▶ _EXERCISE DIRECTIONS_: From the line containing "Chelsea Ring with" down to the last line of the material, output each line exactly as it appears, excluding pictures.

▶ _STUDY MATERIAL_:

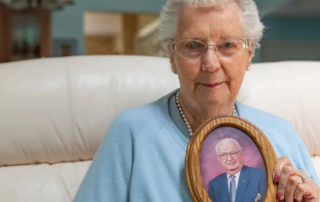 Widow holding spouse's photo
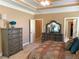 Main bedroom featuring a large dresser, mirror and access to the main bathroom and walk-in closet at 517 Mary Margaret Walk, Loganville, GA 30052
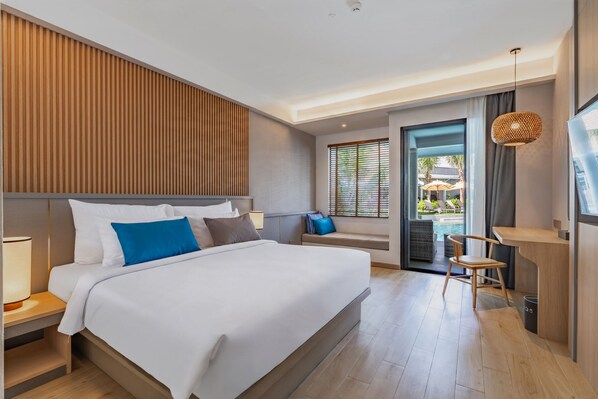 A modern hotel room with a large bed, a desk, and a view of an outdoor pool area. - Lalynn Resort & Villas, Phuket (Thep Krasattri)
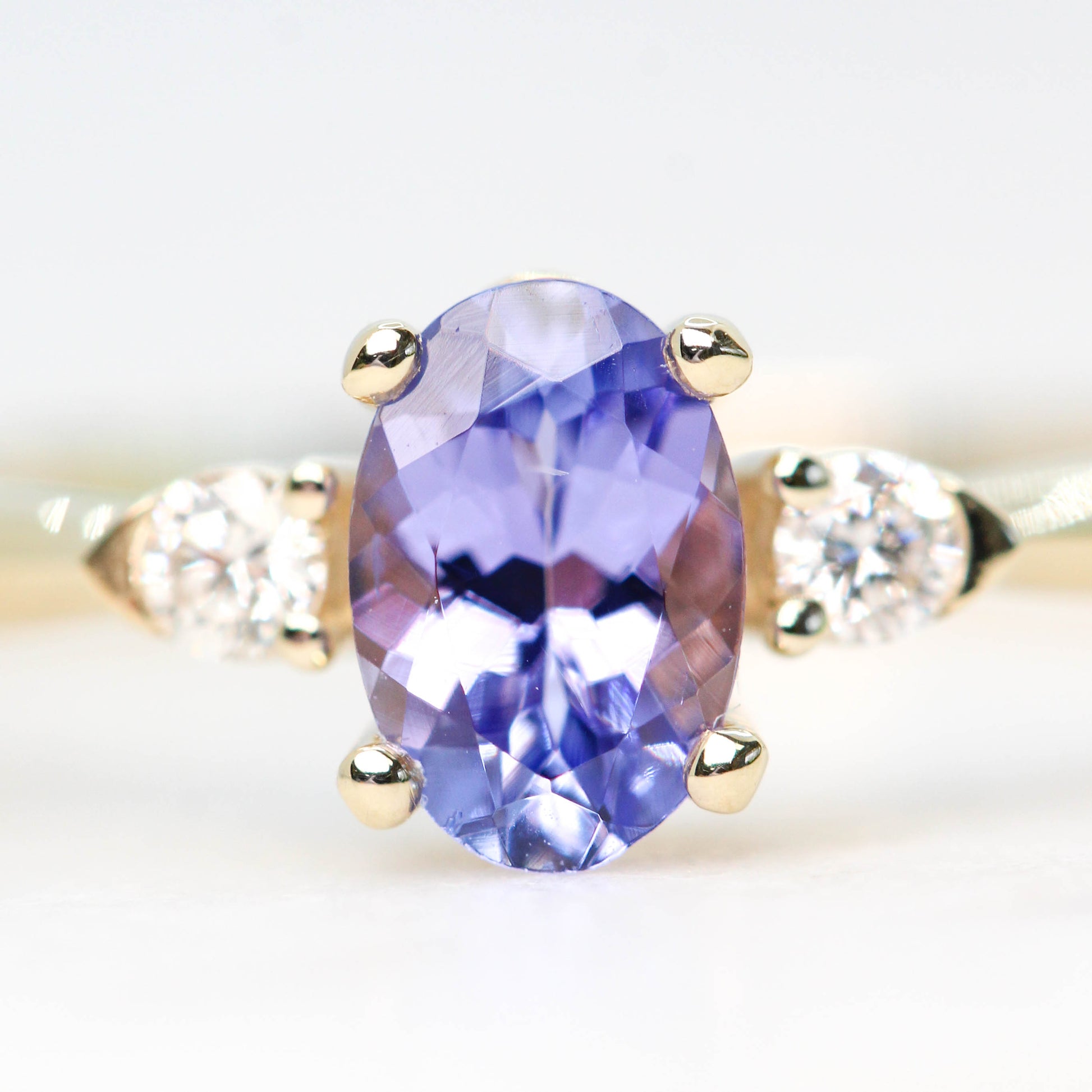 Chelsea Ring with an Oval Tanzanite and White Accent Diamonds in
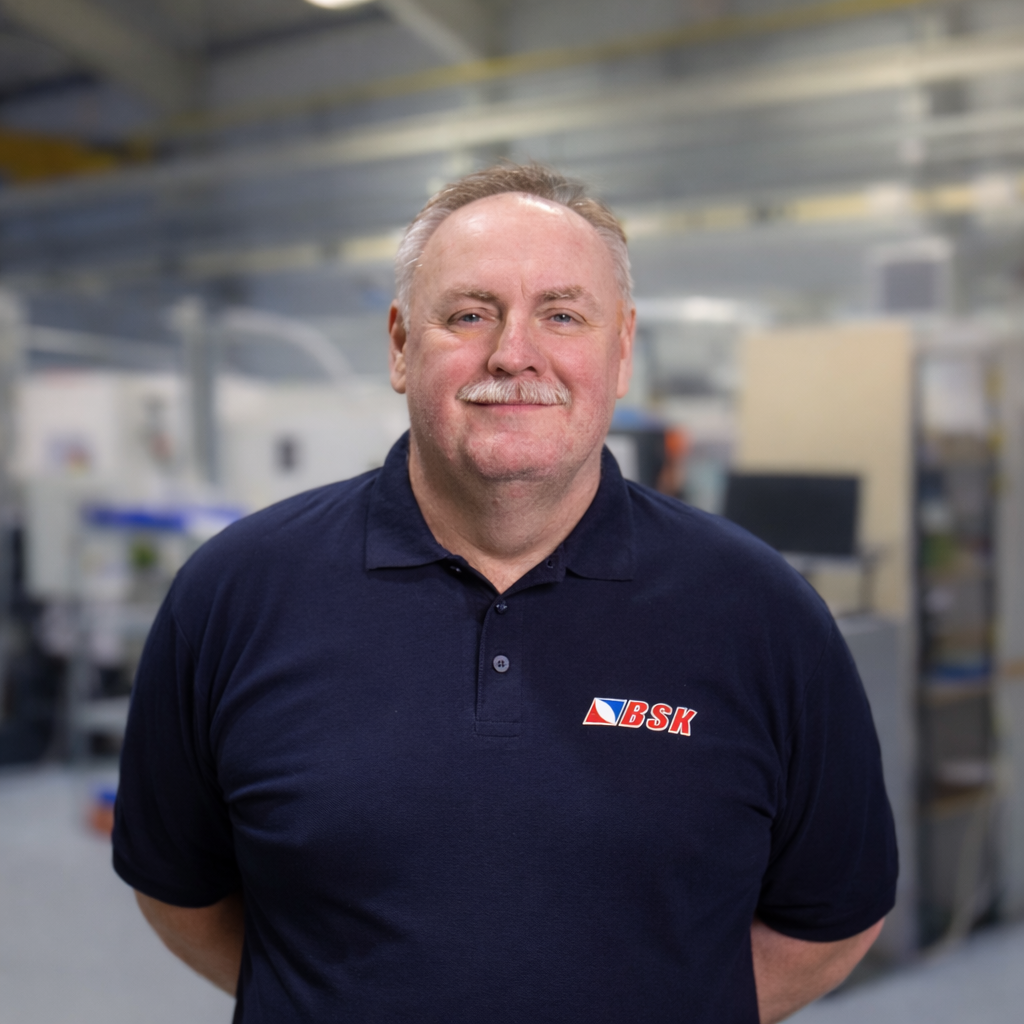 Ein Mann mit grauem Haar und Schnurrbart trägt ein dunkles T-Shirt mit dem Logo BSK, steht in einem Industrie- oder Bürogebäude.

▶ _RESPONSE BOX_:
 Chelsea Ring with an Oval Tanzanite and White Accent Diamonds in
 Ein Mann mit grauem Haar und Schnurrbart trägt ein dunkles T-Shirt mit dem Logo BSK, steht in einem Industrie- oder Bürogebäude.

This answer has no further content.